Any Israeli who buys into this fundamental analysis is unlikely to be overly perturbed about minor disruptions in relations with the United States.

Moreover, Mr Netanyahu’s forthcoming affront is very unlikely to harm either him or Israel in the United States. He could hardly be more disliked by the Obama administration, so he has very little to lose on that score. But personalities are so incidental to the “special relationship” between Israel and the United States that is not the subject of active debate or consideration in the American political conversation. It is a settled issue, accepted by the entire mainstream and resting on a rock-solid bipartisan consensus. For now, that is.

Therefore, as long as Mr Netanyahu can remain Israel’s prime minister, he will continue to be welcomed in Washington and treated with respect, and possibly even forced and phoney affection. The administration will continue to pursue its policies no matter how much he complains. They will ignore him. But they will not retaliate in any meaningful sense, because it’s just not worth the headache.

But it is all a very useful index of a growing dysfunctionality in the US-Israel relationship.

Those outside the United States who believe that Israel somehow controls American politics or policies, or that Israel is the dominant partner in the relationship, are clearly wrong. It’s a silly conspiracy theory that only reflects a profound ignorance about the actual mechanics of American policymaking.

However, those inside the United States who think that the Israeli-American relationship is rational or reasonable, and who do not recognise when and how it frequently drifts into the indefensible, are also misguided. It’s an absurdity that the leader of a small and dependent state would be welcomed in Congress, and honoured by a joint session no less, with the express purpose of bashing US foreign policy.

There is no need to indulge in clichéd hyperbole such as citing George Washington’s warnings about “excessive partiality” to foreign powers to recognise that this embarrassing dynamic is completely inappropriate for the United States. And, while there won’t be any direct fallout this time, the controversy moves Israel ever closer to becoming a partisan issue and a political football in the United States.

Clearly, aspects of the US-Israel relationship are developing in a direction that isn’t doing either country any favours.

The ISIS Theater of Cruelty

WASHINGTON — The waves lap languidly against the coastline as flickering, spectral images crackle back and forth across the screen. A seemingly endless parade of black-clad assassins, each leading his own sacrificial victim, files across the beachfront in a skillful montage with multiple angles, overhead shots and MTV-style rapid editing.

======

Activity 1 —
Print out the part of the opinion piece between "Those outside the" and "US foreign policy.", inclusive.
Activity 2 —
In the opinion piece, why does Mr Netanyahu have very little to lose with the Obama administration through his forthcoming affront?
The rows have nothing to do with the opinion piece or anything asked about it.

======

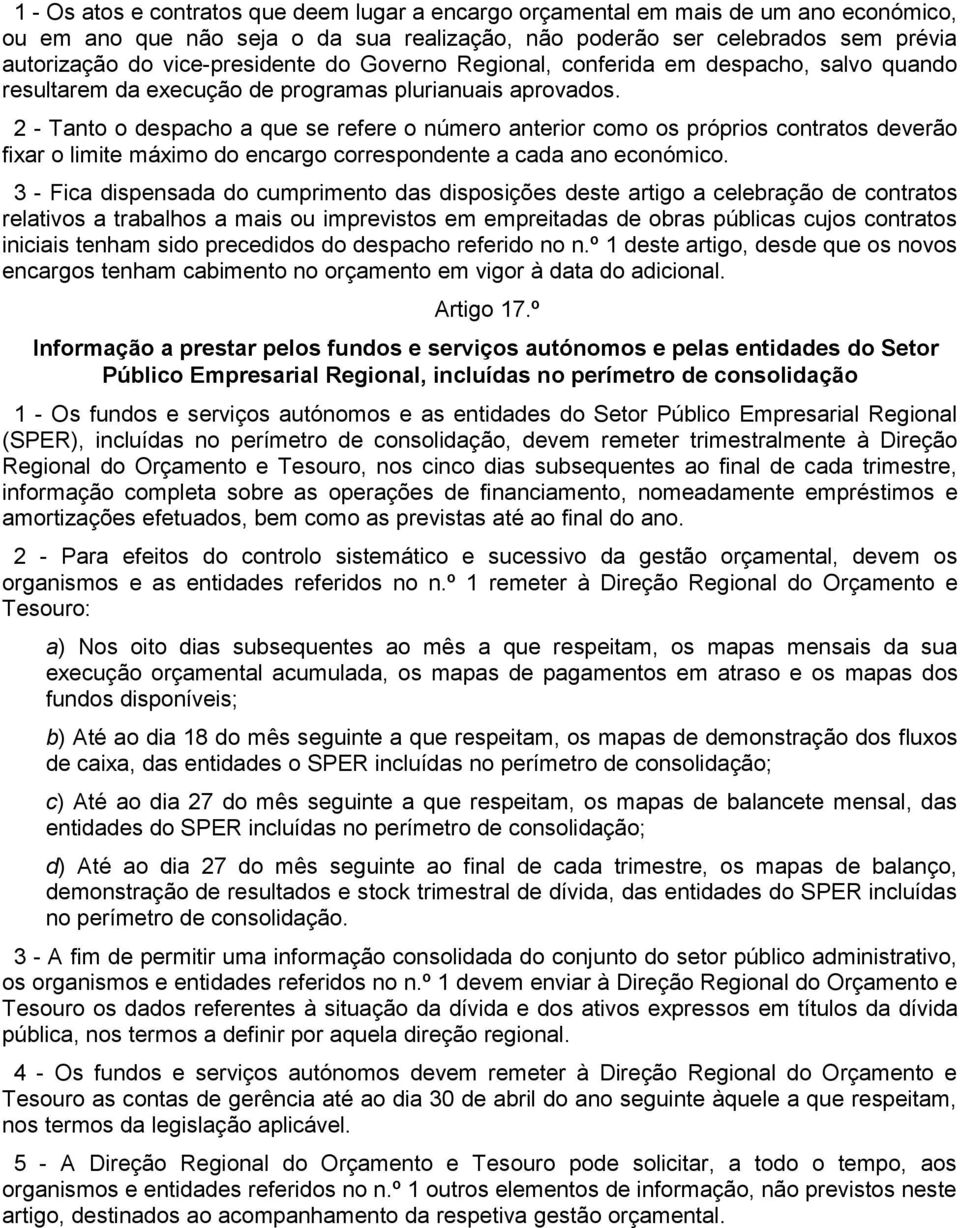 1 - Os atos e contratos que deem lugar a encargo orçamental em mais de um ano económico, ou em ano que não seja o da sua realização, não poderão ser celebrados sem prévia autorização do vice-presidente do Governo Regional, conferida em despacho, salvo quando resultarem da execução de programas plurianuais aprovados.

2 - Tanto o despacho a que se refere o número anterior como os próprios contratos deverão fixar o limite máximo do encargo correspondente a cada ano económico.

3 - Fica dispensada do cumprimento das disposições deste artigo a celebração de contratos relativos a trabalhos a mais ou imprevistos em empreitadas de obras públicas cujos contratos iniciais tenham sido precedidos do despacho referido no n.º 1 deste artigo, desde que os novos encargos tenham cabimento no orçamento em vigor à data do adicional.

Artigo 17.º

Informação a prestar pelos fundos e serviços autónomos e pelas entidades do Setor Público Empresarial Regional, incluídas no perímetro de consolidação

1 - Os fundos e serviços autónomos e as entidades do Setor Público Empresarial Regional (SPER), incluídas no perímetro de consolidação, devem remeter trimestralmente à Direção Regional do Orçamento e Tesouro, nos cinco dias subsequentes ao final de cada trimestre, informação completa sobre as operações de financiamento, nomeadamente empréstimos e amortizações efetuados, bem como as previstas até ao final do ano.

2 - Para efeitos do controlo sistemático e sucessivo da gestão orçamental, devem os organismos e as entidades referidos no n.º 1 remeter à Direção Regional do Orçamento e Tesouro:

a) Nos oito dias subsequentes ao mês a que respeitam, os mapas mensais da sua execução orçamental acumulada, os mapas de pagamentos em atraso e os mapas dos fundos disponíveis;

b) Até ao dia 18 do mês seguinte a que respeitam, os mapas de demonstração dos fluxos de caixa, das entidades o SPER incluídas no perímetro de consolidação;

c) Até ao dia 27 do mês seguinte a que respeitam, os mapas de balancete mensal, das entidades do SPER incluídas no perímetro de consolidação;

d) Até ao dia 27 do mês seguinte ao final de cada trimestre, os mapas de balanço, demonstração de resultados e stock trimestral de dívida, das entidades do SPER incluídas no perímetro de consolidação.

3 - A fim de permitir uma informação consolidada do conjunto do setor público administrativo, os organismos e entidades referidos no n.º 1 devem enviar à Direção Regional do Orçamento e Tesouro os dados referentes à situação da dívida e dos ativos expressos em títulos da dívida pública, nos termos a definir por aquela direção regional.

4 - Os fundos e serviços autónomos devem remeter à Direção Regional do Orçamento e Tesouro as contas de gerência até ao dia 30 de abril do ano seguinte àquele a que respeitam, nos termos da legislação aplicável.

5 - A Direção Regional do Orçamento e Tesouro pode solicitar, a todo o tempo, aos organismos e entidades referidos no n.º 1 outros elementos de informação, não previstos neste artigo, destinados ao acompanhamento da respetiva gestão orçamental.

======

Answer box 1 —
Those outside the United States who believe that Israel somehow controls American politics or policies, or that Israel is the dominant partner in the relationship, are clearly wrong. It’s a silly conspiracy theory that only reflects a profound ignorance about the actual mechanics of American policymaking.

However, those inside the United States who think that the Israeli-American relationship is rational or reasonable, and who do not recognise when and how it frequently drifts into the indefensible, are also misguided. It’s an absurdity that the leader of a small and dependent state would be welcomed in Congress, and honoured by a joint session no less, with the express purpose of bashing US foreign policy.

Answer box 2 —
He could hardly be more disliked by the Obama administration than he already is.